All lines in the material with the string "scientific" should be listed.
[TASK INPUTS]
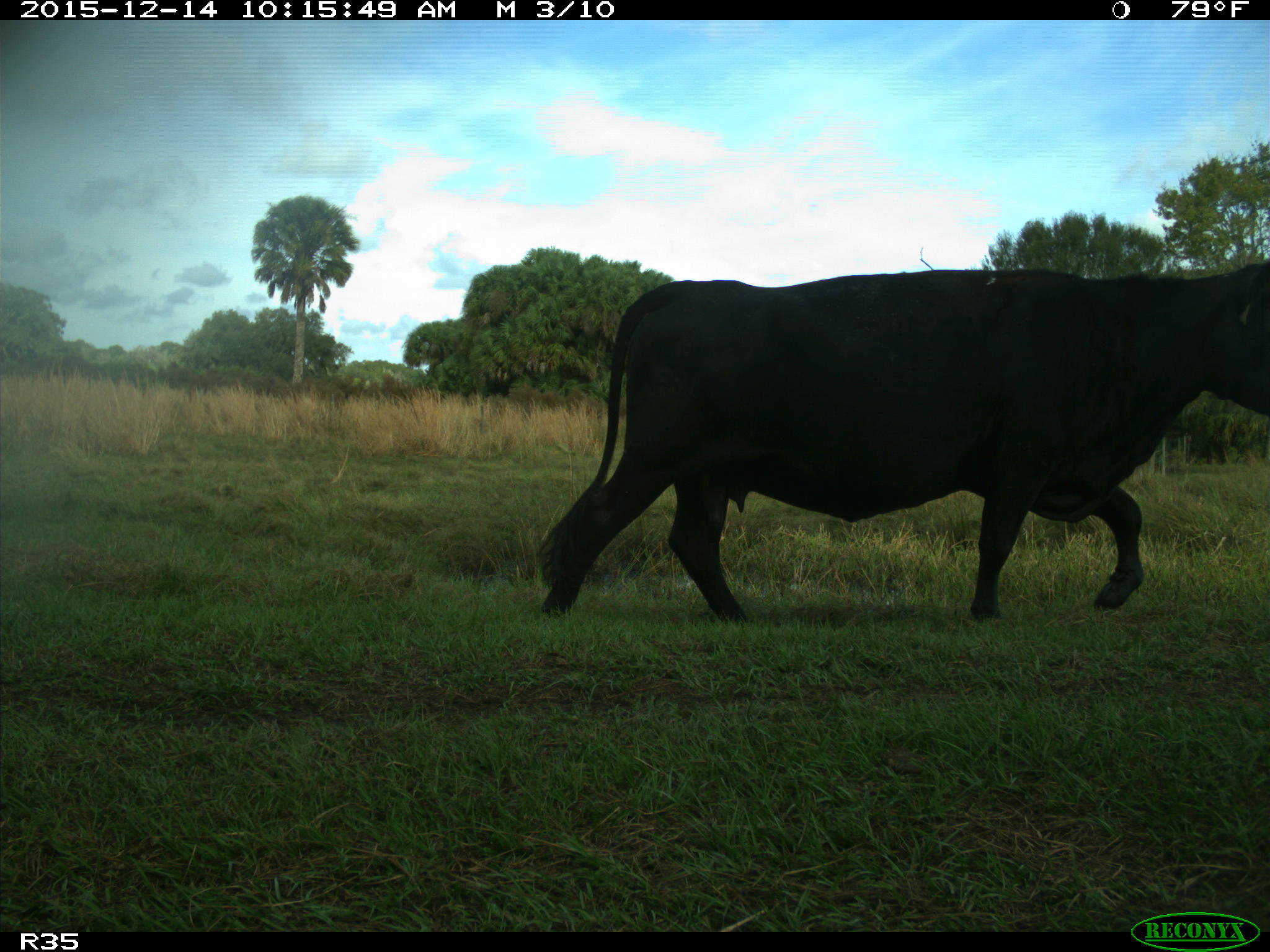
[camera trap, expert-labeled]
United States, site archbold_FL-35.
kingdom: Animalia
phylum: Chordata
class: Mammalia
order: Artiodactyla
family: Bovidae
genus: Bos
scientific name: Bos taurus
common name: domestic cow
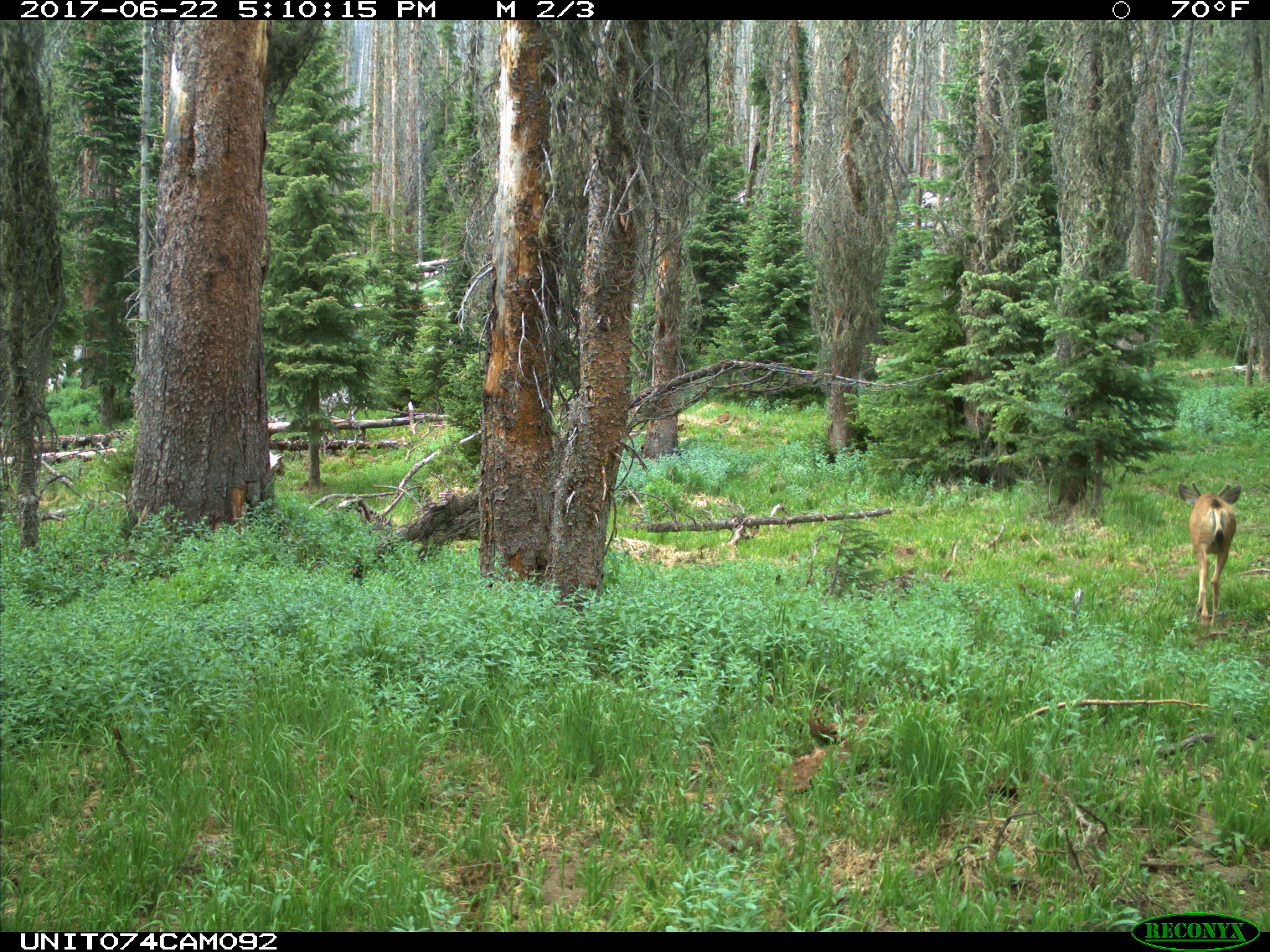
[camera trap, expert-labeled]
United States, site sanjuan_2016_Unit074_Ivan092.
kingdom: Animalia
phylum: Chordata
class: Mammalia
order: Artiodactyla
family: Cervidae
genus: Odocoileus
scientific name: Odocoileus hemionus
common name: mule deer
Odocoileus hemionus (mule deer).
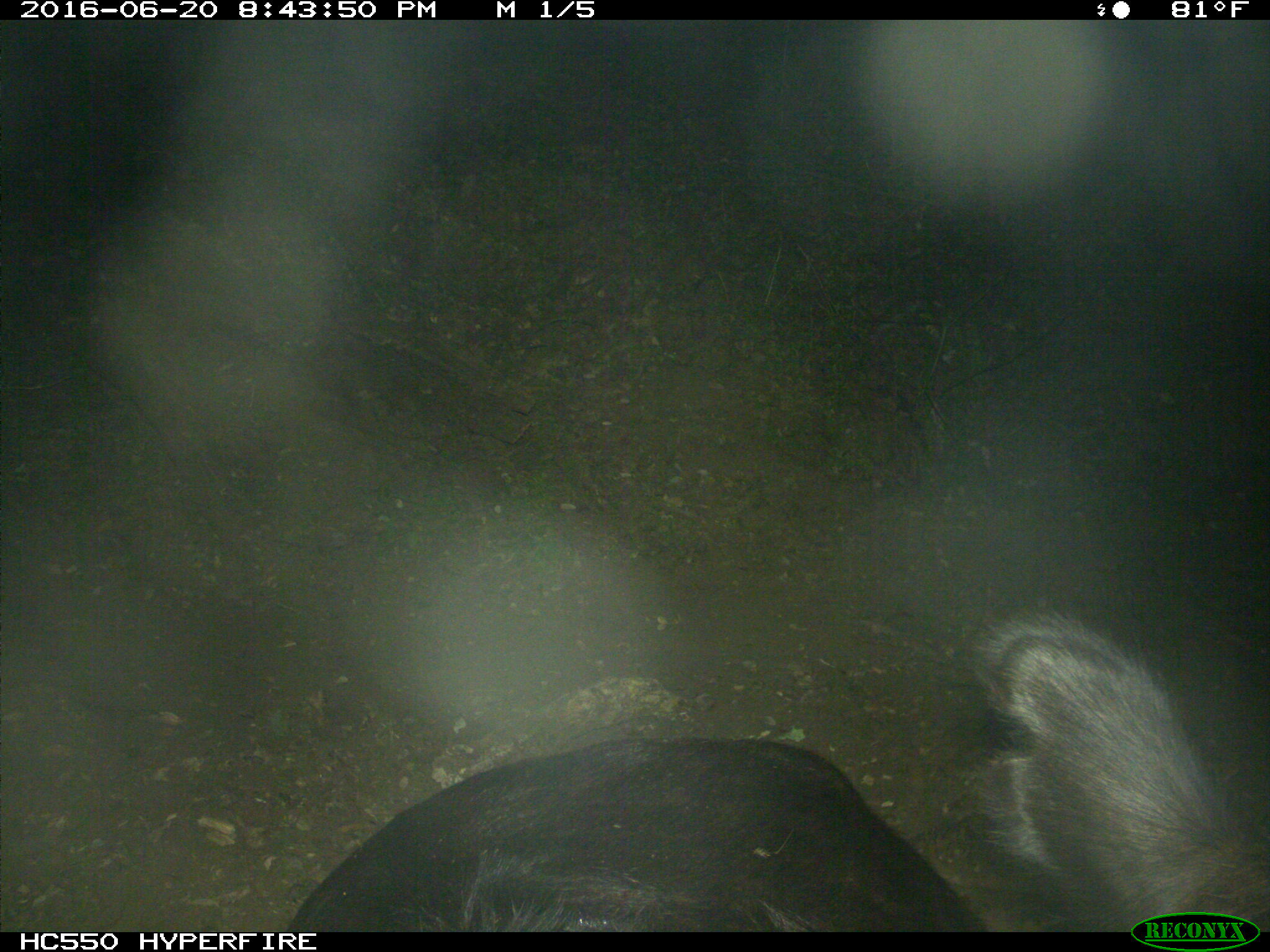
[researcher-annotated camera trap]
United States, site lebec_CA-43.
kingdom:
[/TASK INPUTS]
[TASK INPUTS]
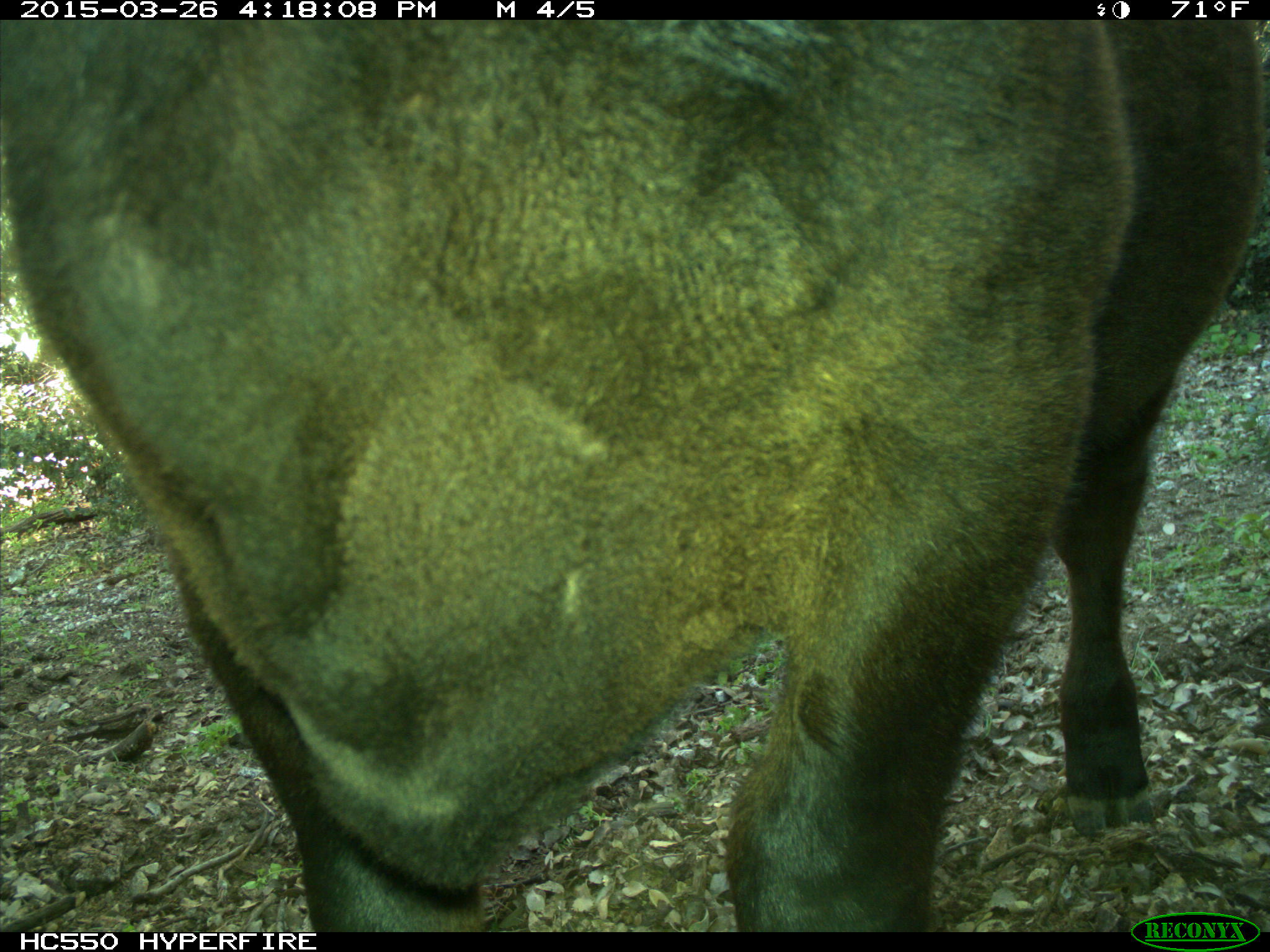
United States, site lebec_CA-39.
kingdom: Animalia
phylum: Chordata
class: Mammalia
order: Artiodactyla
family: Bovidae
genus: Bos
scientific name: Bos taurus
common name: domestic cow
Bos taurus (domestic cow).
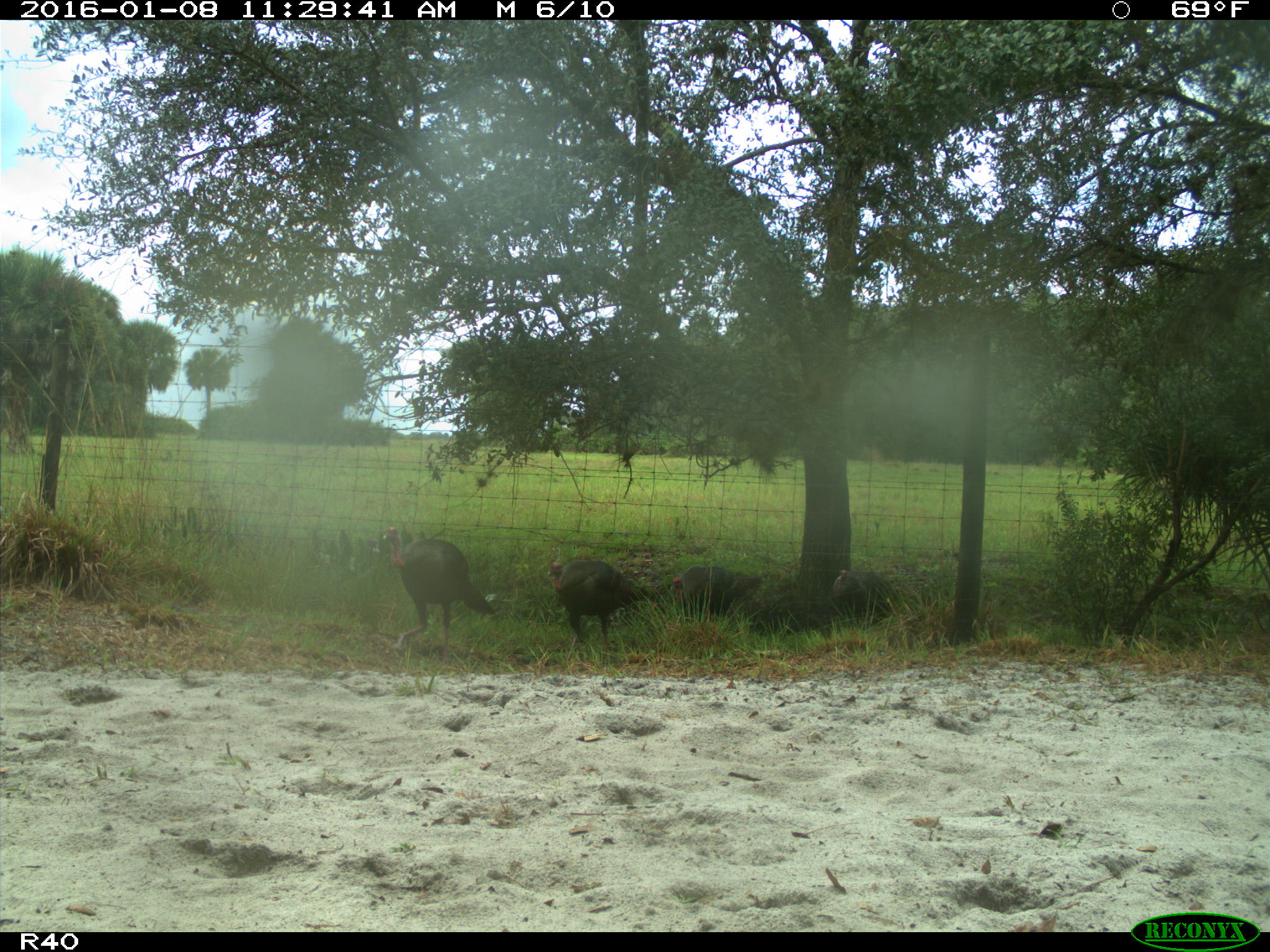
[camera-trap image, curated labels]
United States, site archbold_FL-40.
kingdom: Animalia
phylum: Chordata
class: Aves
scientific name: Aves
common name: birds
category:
[/TASK INPUTS]
> ANSWER SPACE
scientific name: Bos taurus
scientific name: Odocoileus hemionus
scientific name: Bos taurus
scientific name: Aves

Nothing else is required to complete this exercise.